I think maybe the real tragedy in this life is that we can never, no matter how many drugs we ingest or books we read, see the world through someone else’s mind. There is no door leading into John Malkovich’s brain. The mind you’re born with is the one you’ll die with, regardless of how you change or grow. And you modify, detract, mutilate, sculpt or otherwise reimagine your corporeal entity any which way from Sunday, and you can find religion and watch a documentary and live in another country but you’ll always still be you. You never get to see what the bus looks like from the under the hood of the stranger sitting next to you. The closest we can possibly come, if ever coming close, is to communicate, is to reach and ask someone, “What do you see? What do you feel? How can you have come to be?” And when you consider the staggering multitude of answers that can come washing in from every corner of every kind of existence available to be communicated with, you’ll understand why this world is disgustingly, heartbreakingly, jaw-clenchingly beautiful. I keep asking, I keep seeing.

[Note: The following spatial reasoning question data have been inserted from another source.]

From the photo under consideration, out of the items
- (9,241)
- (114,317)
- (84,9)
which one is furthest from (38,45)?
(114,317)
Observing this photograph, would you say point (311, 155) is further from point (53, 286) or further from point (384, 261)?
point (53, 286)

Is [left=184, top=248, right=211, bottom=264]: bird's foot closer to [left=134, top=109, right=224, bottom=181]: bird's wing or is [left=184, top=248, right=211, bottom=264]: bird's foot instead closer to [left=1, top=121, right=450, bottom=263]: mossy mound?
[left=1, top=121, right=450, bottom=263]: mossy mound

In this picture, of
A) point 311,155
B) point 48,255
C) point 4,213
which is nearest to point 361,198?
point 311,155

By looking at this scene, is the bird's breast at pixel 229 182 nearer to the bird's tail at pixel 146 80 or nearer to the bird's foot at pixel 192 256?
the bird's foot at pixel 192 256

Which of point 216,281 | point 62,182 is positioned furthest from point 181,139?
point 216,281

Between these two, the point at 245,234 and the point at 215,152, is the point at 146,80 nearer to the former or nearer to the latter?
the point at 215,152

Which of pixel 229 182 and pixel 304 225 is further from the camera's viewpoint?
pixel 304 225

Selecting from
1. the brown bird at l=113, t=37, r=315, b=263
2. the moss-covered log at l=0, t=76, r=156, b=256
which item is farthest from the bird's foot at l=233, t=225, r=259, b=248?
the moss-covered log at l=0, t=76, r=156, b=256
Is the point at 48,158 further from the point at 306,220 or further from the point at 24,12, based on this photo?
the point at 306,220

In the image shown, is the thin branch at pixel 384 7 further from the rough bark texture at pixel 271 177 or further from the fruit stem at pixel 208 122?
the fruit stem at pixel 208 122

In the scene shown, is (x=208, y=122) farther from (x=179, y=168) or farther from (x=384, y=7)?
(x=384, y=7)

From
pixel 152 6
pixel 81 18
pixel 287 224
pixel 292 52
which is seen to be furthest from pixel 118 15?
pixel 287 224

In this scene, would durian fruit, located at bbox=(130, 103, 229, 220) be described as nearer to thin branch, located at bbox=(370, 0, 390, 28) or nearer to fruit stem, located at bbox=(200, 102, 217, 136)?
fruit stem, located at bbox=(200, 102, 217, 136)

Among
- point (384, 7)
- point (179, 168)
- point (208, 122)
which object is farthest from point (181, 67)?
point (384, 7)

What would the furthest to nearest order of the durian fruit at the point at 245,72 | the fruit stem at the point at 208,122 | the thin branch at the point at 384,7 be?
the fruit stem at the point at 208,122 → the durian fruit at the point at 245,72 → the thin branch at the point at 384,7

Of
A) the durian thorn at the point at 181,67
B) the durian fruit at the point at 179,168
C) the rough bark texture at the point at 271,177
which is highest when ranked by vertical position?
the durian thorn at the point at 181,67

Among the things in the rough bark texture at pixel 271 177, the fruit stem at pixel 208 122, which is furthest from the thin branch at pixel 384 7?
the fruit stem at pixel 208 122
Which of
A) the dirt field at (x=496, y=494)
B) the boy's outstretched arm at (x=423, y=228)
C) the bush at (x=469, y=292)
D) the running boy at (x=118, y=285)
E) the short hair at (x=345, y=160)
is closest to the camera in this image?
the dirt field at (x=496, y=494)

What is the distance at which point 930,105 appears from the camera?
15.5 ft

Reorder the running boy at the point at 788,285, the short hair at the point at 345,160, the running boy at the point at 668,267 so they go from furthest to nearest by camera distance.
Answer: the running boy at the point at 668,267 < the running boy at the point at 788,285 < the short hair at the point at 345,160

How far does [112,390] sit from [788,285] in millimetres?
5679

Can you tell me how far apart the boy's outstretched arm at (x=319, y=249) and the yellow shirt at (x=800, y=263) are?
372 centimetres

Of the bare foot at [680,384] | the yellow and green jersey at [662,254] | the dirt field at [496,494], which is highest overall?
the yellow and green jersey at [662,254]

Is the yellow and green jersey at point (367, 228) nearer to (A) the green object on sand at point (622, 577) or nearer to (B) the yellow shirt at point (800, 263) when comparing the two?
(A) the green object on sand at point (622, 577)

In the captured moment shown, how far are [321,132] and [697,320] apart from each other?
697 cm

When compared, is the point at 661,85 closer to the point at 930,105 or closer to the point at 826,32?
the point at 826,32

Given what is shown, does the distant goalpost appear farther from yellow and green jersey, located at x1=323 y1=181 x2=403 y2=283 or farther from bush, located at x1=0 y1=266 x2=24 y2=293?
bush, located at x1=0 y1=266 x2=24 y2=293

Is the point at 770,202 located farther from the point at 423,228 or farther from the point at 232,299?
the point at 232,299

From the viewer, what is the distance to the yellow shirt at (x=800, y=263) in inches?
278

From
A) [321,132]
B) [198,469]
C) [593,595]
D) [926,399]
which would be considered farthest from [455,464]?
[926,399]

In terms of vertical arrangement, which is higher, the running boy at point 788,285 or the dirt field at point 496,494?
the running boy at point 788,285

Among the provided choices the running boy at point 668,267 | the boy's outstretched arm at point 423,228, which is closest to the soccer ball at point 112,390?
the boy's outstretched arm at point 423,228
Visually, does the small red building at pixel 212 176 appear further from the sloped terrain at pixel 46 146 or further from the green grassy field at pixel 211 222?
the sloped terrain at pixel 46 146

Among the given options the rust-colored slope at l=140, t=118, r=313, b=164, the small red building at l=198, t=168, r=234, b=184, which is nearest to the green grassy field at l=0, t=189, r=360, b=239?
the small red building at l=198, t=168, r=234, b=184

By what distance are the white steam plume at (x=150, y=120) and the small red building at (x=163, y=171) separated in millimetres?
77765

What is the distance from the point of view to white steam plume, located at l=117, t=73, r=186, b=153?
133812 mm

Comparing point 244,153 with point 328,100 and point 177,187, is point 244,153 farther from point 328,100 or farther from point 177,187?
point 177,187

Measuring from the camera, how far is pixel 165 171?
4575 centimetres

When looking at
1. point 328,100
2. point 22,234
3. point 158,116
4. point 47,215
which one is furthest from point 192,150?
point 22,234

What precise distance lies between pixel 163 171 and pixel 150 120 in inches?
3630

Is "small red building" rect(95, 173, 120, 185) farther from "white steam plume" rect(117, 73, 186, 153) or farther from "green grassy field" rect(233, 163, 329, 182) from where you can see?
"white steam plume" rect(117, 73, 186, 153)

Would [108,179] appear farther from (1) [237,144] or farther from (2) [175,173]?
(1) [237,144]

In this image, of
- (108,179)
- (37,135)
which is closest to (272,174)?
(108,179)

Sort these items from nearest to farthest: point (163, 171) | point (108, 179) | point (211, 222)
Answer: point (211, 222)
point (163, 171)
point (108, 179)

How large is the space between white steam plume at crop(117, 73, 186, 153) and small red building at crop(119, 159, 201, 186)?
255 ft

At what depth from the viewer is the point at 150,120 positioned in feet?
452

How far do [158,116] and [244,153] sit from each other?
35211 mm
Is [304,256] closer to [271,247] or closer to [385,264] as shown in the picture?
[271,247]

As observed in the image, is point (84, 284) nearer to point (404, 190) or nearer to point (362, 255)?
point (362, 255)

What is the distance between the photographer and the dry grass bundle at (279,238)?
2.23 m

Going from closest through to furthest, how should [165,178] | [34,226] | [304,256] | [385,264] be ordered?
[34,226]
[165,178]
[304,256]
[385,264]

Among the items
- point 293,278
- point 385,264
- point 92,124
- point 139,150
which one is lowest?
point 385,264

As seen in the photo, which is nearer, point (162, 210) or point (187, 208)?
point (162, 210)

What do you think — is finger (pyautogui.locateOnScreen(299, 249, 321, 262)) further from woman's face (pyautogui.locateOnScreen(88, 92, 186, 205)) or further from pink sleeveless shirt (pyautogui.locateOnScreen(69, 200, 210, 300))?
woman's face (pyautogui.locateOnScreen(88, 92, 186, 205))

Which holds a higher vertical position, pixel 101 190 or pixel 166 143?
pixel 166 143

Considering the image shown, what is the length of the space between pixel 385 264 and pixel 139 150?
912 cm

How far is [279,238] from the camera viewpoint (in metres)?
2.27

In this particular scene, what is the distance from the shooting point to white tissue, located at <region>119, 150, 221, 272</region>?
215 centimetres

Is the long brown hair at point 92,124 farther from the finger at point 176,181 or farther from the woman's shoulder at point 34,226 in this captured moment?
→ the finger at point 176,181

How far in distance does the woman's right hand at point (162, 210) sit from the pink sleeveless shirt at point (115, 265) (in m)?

And I won’t say I haven’t been hurt, or that I’m not hurting, but there was this quote in No Country For Old Men about how in order to fight the evil, a sheriff has to be complicit, he has to agree that he is part of the world where this evil exists. Well I want to see it, I want to know it. Even the dark parts. Even the hurt. Even what tears your mind to shreds while you’re curled up in the fetal position in the bathroom of your apartment, alone, at 3 AM because of a lost oppurtunity. Even the heart-pounding nausea and dread that comes with those moments when you remember your own mortality and the shortness left in your particular coil. Even the… I’m digressing.
Here’s what matters: getting as far as I can away from where I started. I don’t mean physically. Not just NY. Nor the U.S. I mean stretching my fingers to see what my wingspan is, stretching some more, stretching until it feels like my tendons might snap, and then taking off.
And it saddens me that I could never climb into your mind, and live a day inside you, so that I could see it all in a way entirely outside of myself. Sometimes it crushes me. That I never get outside of this mind of mine, that I’m not allowed to be anyone else but me. And I can change me, and I do, quite frequently, And I’m still me, no matter what color my hair is or what my weight is or what color reigns queen supreme in my closet. Because I’ll still only ever have this frame of conciousness
I’m not entirely knocking myself here though. I happen to think I have an excellent sense of humor, and a very good talent for finding and loving those things in this world that are absurd. And I do love them, I do. And to me, this is what matters. Because I can’t put all my eggs in the basket, so I try to allot worth carefully in this life, here, now. If there isn’t another shot I don’t ever want to look back and say, “I should have cared more.”
So I’ll leave myself open to it all, to everything, though sometimes there’s so much stimulus that my head pounds and my nerves recoil in shock. Though I walk around with a perpetual lump in the throat or bursting out laughing inappropriately, I will not write off anything or anyone. Because I would hate for that to be me. Because no one is the supporting player in their story. And because even though I think it’s really truly sort of tragic that we can’t ever get to see the world from any other perch but the one we’re resting on, I’m going to get as close to outside of me as I can.